SACRAMENTO -- A bill that would have required a donor's consent to collect, analyze or share genetic information died in committee Friday.
The legislation, SB222, couldn't overcome opposition from major research universities such as Stanford and the University of California, which argued that providing those protections would create unnecessary red tape and costs.
Because there were costs associated with the bill, it was sent to the Senate Appropriations Committee, which placed it on the "suspense file" with hundreds of other bills that ultimately died Friday, the last day that policy bills could be sent to the respective floors of the Legislature.
Genetic testing companies such as Mountain View-based 23AndMe will screen customers' DNA for their predisposition to cancer, diabetes, Parkinson's, Alzheimer's and a host of other diseases. But a growing number of firms offer paternity testing -- with or without a person's knowledge -- as well as "infidelity testing," in which an allegedly unfaithful partner's underwear is secretly screened for genetic traces.

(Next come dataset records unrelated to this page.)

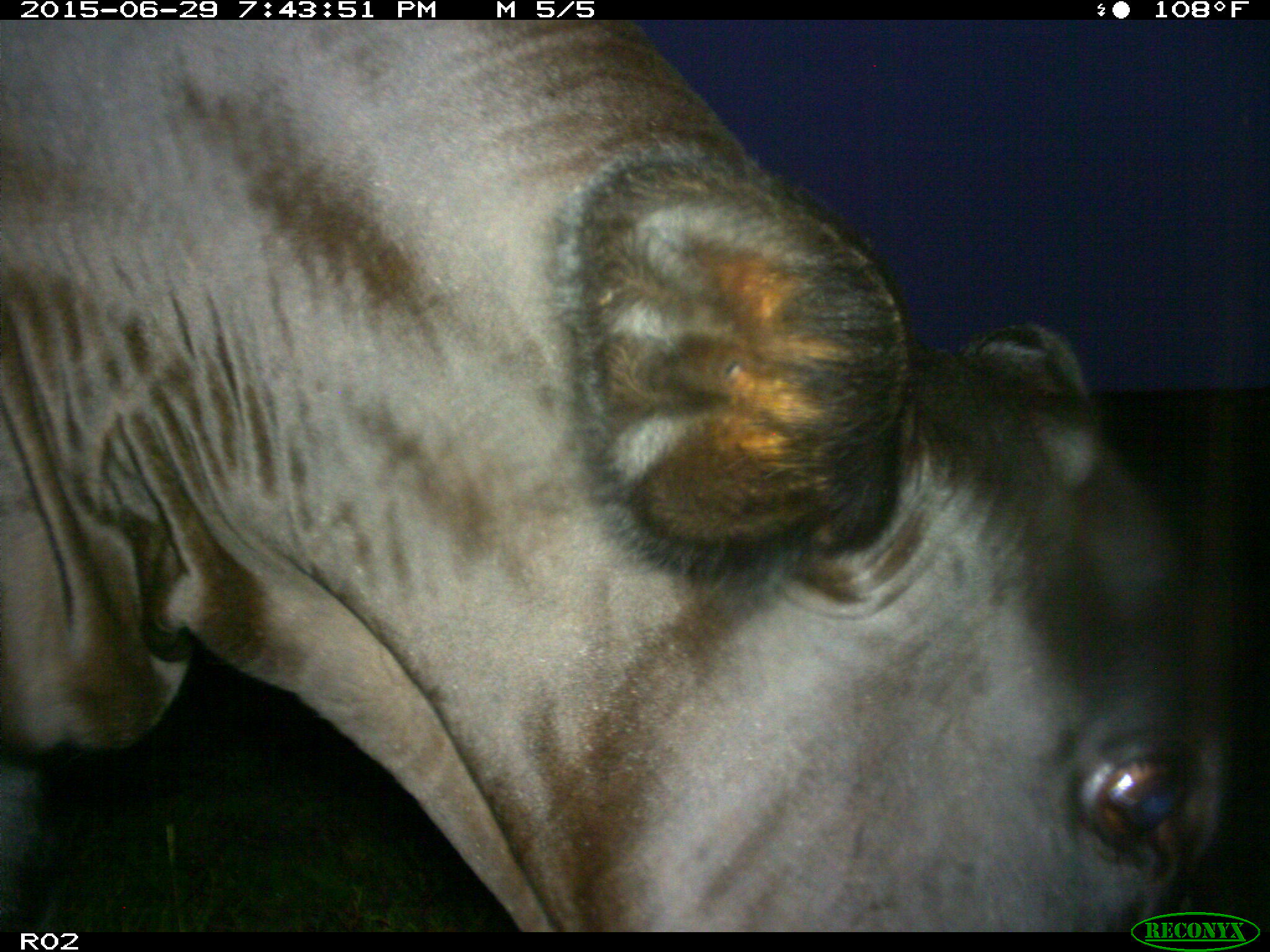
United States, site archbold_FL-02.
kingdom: Animalia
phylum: Chordata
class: Mammalia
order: Artiodactyla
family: Bovidae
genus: Bos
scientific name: Bos taurus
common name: domestic cow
Bos taurus (domestic cow).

The author of the bill, Sen. Alex Padilla, D-Pacoima, cited Elk Grove-based EasyDNA, which makes no attempt on its website to discourage customers from secretly sending in someone else's genetic material under its "discreet DNA samples" program.
Padilla's first attempt to pass similar legislation died last year in the Appropriations Committee. The new version of the bill recently narrowly passed the Senate Judiciary Committee before dying in the Appropriations Committee.
Major research universities such as Stanford and UC asserted that SB222 could slow the progress of research and clinical trials. In particular, the university was concerned that written consent would need to be obtained from thousands of people who previously donated samples now being used in research and clinical trials -- a process they claim could cost millions of dollars for extra administrative work.